Questions to answer:
• a. Using the panel announcement, answer each question below on its own line:
(i) In which room at McGill does the panel take place?
(ii) For which studio did Mary DeMarle work as an animation writer?
(iii) Whose narrative voice did Nina L. Sund try to recreate in her dialogue for Age of Conan?
• b. Echo the panel announcement word for word, everything from "What is great" down to "(in alphabetical order)".

Excerpt provided:
<<<<

On January 19, at McGill (Leacock 232), from 7 to 9 pm, I'm moderating a panel discussion on storytelling in the video game industry.

(Many thanks to Trevor Ponech, of the McGill Department of English, which is hosting us, and Jason Della Rocca, of the International Game Developers Association, who is organizing this with me.)

What is great video game storytelling? How is it different from great storytelling in film and TV?

When does storytelling come into the process of game design? Who does it? How important is it?

How do you break into the games industry as a story teller?

Our panelists (in alphabetical order)

Mary DeMarle is the lead writer for Eidos’s new RPG, Deus Ex: Human Revolution. A former animation writer for Hanna-Barbera in Hollywood, DeMarle also created the story for Myst III and IV.

Richard Rouse III is the Narrative Director of an action/combat game at Ubisoft Montreal. He created, designed and wrote The Suffering action/horror video game franchise. Rouse has lectured about games on five continents. His Game Design: Theory & Practice is one of the most popular books on game development.

Nina L. Sund has spent the past two years writing lore and backstory for Secret World, an upcoming MMO. She began as a hardcore Anarchy Online player, moving into Funcom’s story development team. Sund also wrote dialogue for Age of Conan, trying to recreate the narrative voice of Robert E. Howard.

>>>>

Data section:
<<<<

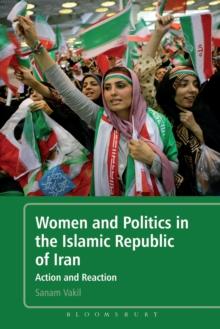 Women and Politics in the Islamic Republic of Iran : Action and Reaction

>>>>

Replies:
• a.
(i) Leacock 232
(ii) Hanna-Barbera
(iii) Robert E. Howard

• b.
What is great video game storytelling? How is it different from great storytelling in film and TV?

When does storytelling come into the process of game design? Who does it? How important is it?

How do you break into the games industry as a story teller?

Our panelists (in alphabetical order)